Bazı sabahlar oluyor ki hayatın hiçbir yüzüne tutunamadığımı hissediyorum. Biraz zaman evvel beni dertleri, hırsları, çileleri ile saran veya bütünleştiren şeylerin soğuk, pürüssüz ve uzantısızca öylece duruşu gibi bir şey oluyor. Soğuk yüzeylerine gitmiyor ellerim.

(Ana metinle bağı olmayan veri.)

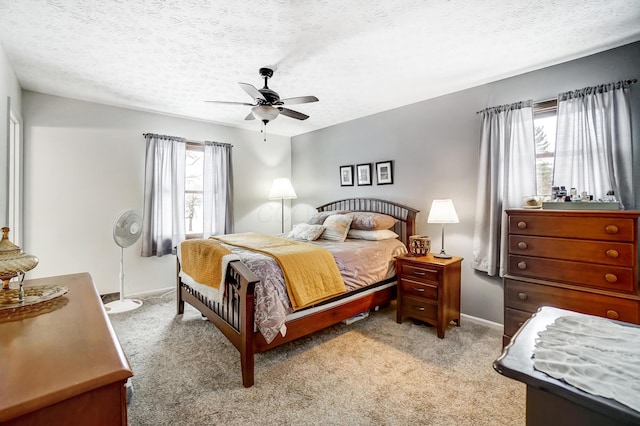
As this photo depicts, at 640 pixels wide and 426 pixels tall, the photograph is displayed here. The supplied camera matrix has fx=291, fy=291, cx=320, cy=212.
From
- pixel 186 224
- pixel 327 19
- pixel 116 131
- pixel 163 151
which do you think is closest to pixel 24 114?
pixel 116 131

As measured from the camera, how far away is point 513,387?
209cm

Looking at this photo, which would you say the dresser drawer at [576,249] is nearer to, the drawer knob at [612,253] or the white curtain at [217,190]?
the drawer knob at [612,253]

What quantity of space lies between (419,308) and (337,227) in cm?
134

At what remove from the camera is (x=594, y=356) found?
0.81 metres

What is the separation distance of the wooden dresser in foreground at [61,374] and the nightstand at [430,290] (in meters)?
2.66

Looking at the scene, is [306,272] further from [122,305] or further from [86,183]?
[86,183]

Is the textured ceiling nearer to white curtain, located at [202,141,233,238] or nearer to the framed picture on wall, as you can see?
the framed picture on wall

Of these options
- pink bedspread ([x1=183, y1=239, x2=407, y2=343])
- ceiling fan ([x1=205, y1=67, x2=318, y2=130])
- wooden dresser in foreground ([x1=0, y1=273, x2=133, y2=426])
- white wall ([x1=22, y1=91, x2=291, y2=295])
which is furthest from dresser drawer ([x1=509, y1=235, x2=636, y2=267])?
white wall ([x1=22, y1=91, x2=291, y2=295])

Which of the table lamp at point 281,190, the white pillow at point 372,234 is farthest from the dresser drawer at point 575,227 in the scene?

Hiçbir şey içimde yeterince dertleşemiyor, henüz başlamış gün gibi, hissedilmez bir halde, dev bir boşluğu açmak istercesine biraz uzakta duruyorlar.
Böyle sabahları dolduran, bir özlem duygusunun yoğun fikir akışı, hatıra akışı, his akışı oluyor.yoksun ve yokluğunu fırsat biliyor sana dair her şey. Bu garip bir yokluk, uzak zamanlarımızda bazen öfkenle, ayrılığınla, hüznünle doluyum. Sen bir ruh gibi hemen yanımdasın ve sanki yaptığım her şey ve düşündüğüm, hissettiğim, aynı anda senin dünyalarında aksediyor. Beni duyduğuna dair garip bir hisle doluyorum.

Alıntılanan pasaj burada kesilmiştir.